** Directions **
Rewrite the listing below, switching every "ceiling fan light" to "overhead light fixture" and keeping everything else the same. Leave the pictures out of your answer.

** begin Data for this task **

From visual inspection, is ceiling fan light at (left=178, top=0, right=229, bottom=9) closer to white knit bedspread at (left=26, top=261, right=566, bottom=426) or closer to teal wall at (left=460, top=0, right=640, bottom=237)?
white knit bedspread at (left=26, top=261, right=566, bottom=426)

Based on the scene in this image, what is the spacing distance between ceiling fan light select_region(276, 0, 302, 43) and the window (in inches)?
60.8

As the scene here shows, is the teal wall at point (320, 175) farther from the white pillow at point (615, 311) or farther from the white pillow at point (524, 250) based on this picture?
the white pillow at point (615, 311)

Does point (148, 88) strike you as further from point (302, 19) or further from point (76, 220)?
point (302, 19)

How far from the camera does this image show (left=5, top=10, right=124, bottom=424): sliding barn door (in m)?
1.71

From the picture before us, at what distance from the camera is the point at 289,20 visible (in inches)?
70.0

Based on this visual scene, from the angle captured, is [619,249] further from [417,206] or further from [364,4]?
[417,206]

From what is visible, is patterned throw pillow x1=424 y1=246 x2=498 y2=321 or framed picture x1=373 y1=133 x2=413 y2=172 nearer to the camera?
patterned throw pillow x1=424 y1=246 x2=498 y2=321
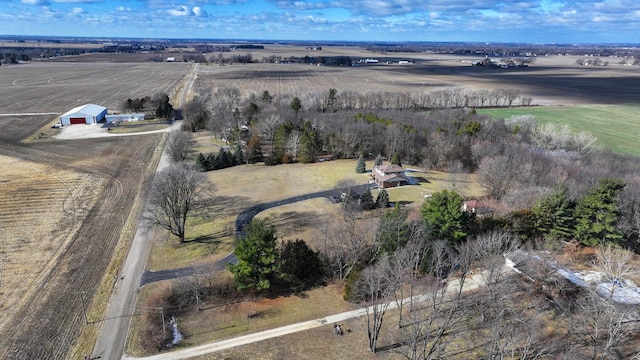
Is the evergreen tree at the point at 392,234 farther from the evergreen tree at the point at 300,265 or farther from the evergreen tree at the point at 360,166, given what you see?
the evergreen tree at the point at 360,166

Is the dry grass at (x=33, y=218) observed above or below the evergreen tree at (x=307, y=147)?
below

** end Data for this task **

** Result of this task **
From visual inspection, is overhead light fixture at (left=178, top=0, right=229, bottom=9) closer to white knit bedspread at (left=26, top=261, right=566, bottom=426) or closer to teal wall at (left=460, top=0, right=640, bottom=237)?
white knit bedspread at (left=26, top=261, right=566, bottom=426)

Based on the scene in this image, what is the spacing distance between overhead light fixture select_region(276, 0, 302, 43) and the window (in inches)?
60.8

As the scene here shows, is the teal wall at point (320, 175) farther from the white pillow at point (615, 311) or farther from the white pillow at point (524, 250) based on this picture?
the white pillow at point (615, 311)

Does point (148, 88) strike you as further from point (302, 19) or further from point (76, 220)?
point (302, 19)

How far from the camera does this image show (left=5, top=10, right=124, bottom=424): sliding barn door (in m)?
1.71

From the picture before us, at what distance from the camera is the point at 289,20 visible (in inches)?
70.0

Based on this visual scene, from the angle captured, is [619,249] further from [417,206] or further from [364,4]?
[417,206]

From what is visible, is patterned throw pillow x1=424 y1=246 x2=498 y2=321 or framed picture x1=373 y1=133 x2=413 y2=172 nearer to the camera?
patterned throw pillow x1=424 y1=246 x2=498 y2=321
Is the evergreen tree at the point at 392,234 farther from the evergreen tree at the point at 300,265 or farther from the evergreen tree at the point at 360,166, given what you see?
the evergreen tree at the point at 360,166

Is the dry grass at (x=33, y=218) observed above or below the evergreen tree at (x=307, y=147)?
below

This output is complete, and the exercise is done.